== Stated problem ==
Reproduce verbatim only the lines from the one containing "Looking at this" through the last line below, both included.

Records excerpted from a collection:
■ ■ ■ ■ ■ ■ ■
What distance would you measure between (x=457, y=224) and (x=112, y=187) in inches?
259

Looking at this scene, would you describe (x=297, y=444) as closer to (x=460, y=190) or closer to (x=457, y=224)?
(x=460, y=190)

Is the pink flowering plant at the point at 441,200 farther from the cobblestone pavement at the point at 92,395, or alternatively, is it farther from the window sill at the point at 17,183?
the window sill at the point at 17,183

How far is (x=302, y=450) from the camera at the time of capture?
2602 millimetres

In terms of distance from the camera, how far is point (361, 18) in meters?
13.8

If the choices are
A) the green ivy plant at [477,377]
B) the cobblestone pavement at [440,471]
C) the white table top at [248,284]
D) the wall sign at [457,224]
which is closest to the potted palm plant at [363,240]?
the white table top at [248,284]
■ ■ ■ ■ ■ ■ ■
== Written solution ==
Looking at this scene, would you describe (x=297, y=444) as closer to (x=460, y=190) or closer to (x=457, y=224)?
(x=460, y=190)

Is the pink flowering plant at the point at 441,200 farther from the cobblestone pavement at the point at 92,395, or alternatively, is it farther from the window sill at the point at 17,183?
the window sill at the point at 17,183

How far is (x=302, y=450) from the camera at the time of capture?
2602 millimetres

In terms of distance from the camera, how far is point (361, 18) in meters?
13.8

If the choices are
A) the green ivy plant at [477,377]
B) the cobblestone pavement at [440,471]
C) the white table top at [248,284]
D) the wall sign at [457,224]
which is closest to the potted palm plant at [363,240]?
the white table top at [248,284]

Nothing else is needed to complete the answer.